No fogo cruzado de críticas, Bolsonaro defendeu a soberania do Executivo federal. Ele não concordou com as medidas que restringem a circulação de pessoas dentro dos estados e, principalmente, com o fechamento de divisas entre unidades da Federação. “Estão tomando medidas, no meu entender, exageradas. O pânico piora a situação do Brasil. Tenho que falar a verdade e transmitir tranquilidade ao povo brasileiro. Tem certos governadores que estão tomando medidas extremas. Não compete a eles fechar aeroporto, fechar rodovias. O comércio para, e o pessoal não tem o que comer. O vírus, em alguns casos, mata. O vírus mata, sim”, ponderou.

Conflito

O presidente ainda direcionou-se especificamente para Witzel, e disse que “só falta ele declarar independência” do Rio de Janeiro. “Temos que tomar medidas equilibradas. E cada vez mais levam pânico. Fecharam o aeroporto do Rio de Janeiro. Não compete a ele, meu Deus do céu! Confesso, fiquei preocupado. Parece que o Rio de Janeiro é um outro país. Não é outro país. Você tem uma federação”, alertou Bolsonaro.

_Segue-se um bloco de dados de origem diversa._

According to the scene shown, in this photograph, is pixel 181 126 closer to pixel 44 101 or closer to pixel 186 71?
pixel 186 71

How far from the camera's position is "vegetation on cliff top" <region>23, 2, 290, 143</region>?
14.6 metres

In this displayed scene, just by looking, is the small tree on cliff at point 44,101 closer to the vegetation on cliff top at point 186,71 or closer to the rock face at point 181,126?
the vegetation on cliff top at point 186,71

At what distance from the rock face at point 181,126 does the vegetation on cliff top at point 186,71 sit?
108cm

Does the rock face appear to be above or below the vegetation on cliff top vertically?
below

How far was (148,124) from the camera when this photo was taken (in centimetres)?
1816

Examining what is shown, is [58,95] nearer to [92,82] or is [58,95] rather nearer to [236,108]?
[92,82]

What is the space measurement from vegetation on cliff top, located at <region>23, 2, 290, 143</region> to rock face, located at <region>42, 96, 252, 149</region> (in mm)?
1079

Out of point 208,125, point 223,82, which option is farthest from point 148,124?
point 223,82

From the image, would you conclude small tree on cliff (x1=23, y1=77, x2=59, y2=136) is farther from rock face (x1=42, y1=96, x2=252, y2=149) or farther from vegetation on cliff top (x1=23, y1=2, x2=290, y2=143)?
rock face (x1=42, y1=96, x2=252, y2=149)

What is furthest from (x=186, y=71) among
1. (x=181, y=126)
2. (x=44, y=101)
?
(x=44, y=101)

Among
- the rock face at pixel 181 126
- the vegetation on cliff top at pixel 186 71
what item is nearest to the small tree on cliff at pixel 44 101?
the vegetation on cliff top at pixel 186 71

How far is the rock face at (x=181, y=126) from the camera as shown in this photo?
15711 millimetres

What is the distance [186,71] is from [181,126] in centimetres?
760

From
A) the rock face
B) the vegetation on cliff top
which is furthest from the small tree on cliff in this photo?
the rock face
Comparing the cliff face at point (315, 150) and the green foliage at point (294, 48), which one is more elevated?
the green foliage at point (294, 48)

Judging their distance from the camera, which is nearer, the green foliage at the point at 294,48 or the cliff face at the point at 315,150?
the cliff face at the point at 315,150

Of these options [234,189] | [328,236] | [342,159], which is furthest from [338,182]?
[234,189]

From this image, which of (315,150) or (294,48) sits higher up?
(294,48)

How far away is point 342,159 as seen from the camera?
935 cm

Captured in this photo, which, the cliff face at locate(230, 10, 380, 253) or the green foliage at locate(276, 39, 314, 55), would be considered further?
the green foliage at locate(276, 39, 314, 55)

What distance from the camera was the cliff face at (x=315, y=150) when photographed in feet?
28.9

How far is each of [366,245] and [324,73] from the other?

O ministro da Saúde, Luiz Henrique Mandetta, reforçou o argumento do presidente. Comentou que as “decisões de interromper ou fechar fronteira são muito fáceis de serem feitas”, mas lembrou que “elas precisam ser muito precisas, muito pensadas e muito organizadas”. “Ainda há tempo de as pessoas pensarem nas consequências desses atos. No nível federal, nós estamos pensando e tomando com todo cuidado”, garantiu.

Mandetta ainda declarou que é hora de “os brasileiros entenderem o seguinte: nós estamos dentro do mesmo barco”. “A fronteira interestadual foi uma mera convenção que nós fizemos. Nós vamos ter que nos atender mutuamente. A regionalidade, para nós, é um mero desenho administrativo para que a gente possa conduzir esse país dentro de uma lógica, agora, de unidade nacional, e não dentro de uma lógica fragmentada que pode interromper cadeias de abastecimento que nos são muito preciosas”, destacou o ministro.